We had previously prioritized a halo2 version of zk-email, but unfortunately halo2 is not being particularly actively maintained in the long term. It did roughly 10x improve browser proving speed for zk-email applications that required client side privacy. To do so, we paired our zk-regex library with the halo2-regex circuits that create arbitrary regex circuits in halo2. We also made custom base64 encoding + decoding circuit and the first-ever halo2 RSA + SHA256 built with Axiom's flexgates and optimizing Brechtpd + PSE's SHA256. These public goods have been used for several applications regarding provenant data in the wild, but the halo2 work has not been audited yet. We have heavily optimized for proving-time, and we expect all of our circuits to be verified recusively on chain cheaply.
We currently have a fast client side proof (~20 seconds) with split-up deployed contracts to allow L2 deployments. This can be proved on an L2 directly for 48M gas [~about $8 on Arbitrum], or fed into an autoscaling recursive halo2 aggregator in the cloud with a GPU prover (~60 seconds with a GPU, probably less with multiple GPUs) that maintains zero knowledge and compresses the proof to about 500K gas, with a ~500MB zkey.
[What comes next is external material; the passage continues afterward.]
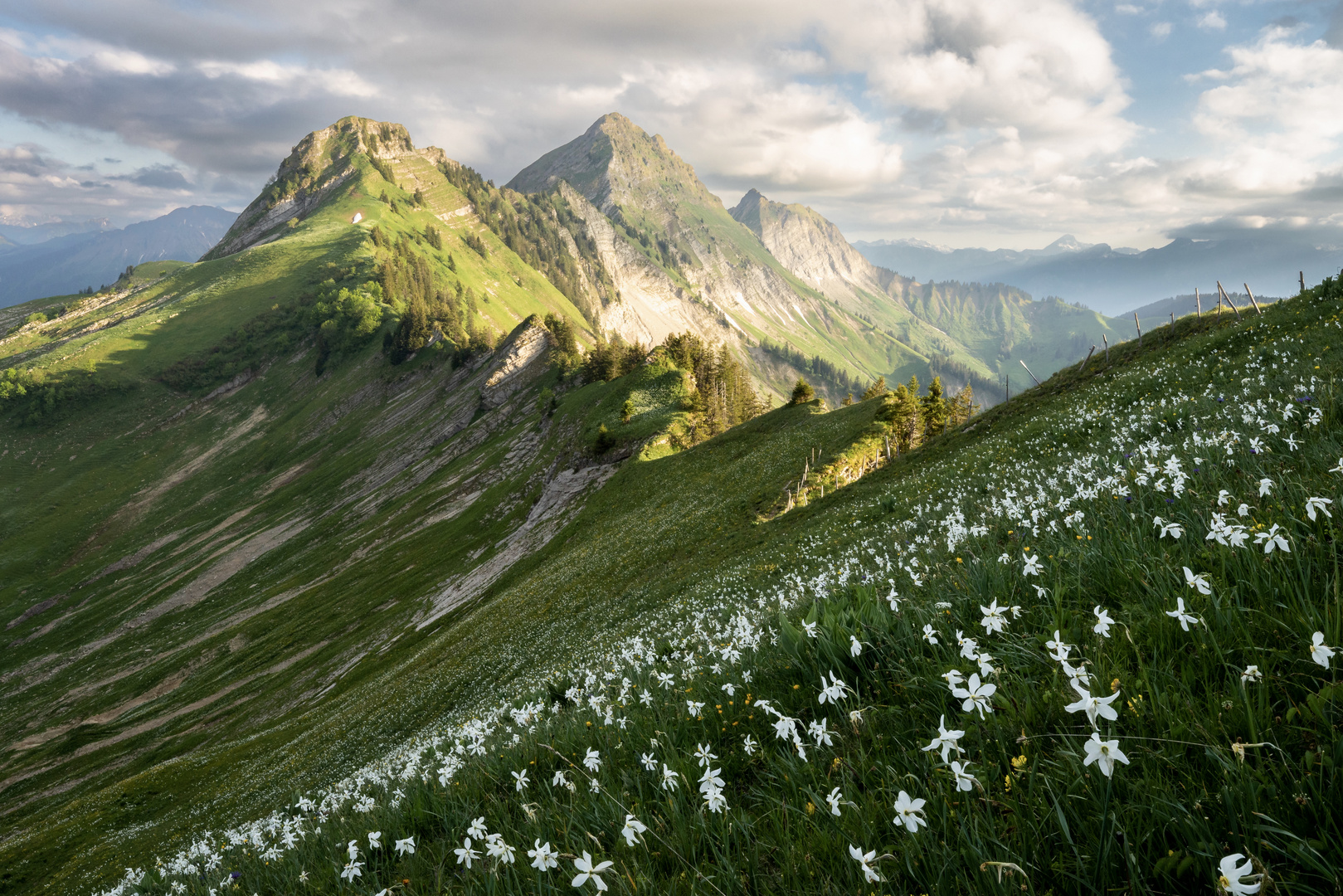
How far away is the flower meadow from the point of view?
191cm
We hoped to improve both performance and memory over time.
Our open source relayer allows anyone to self-host or cloud-host with the ability to:
- Use our Dockerimage to immediately deploy any ZK proof to a rapid, autoscaled, 64 core proving instance to do proofs in the cloud. Note that privacy will be leaked to AWS in this case, so the only usecase is succinctness.
- Interface with the ZK proving protocol via sending emails, via built-in SMTP and IMAP servers that can authenticate with any gmail account.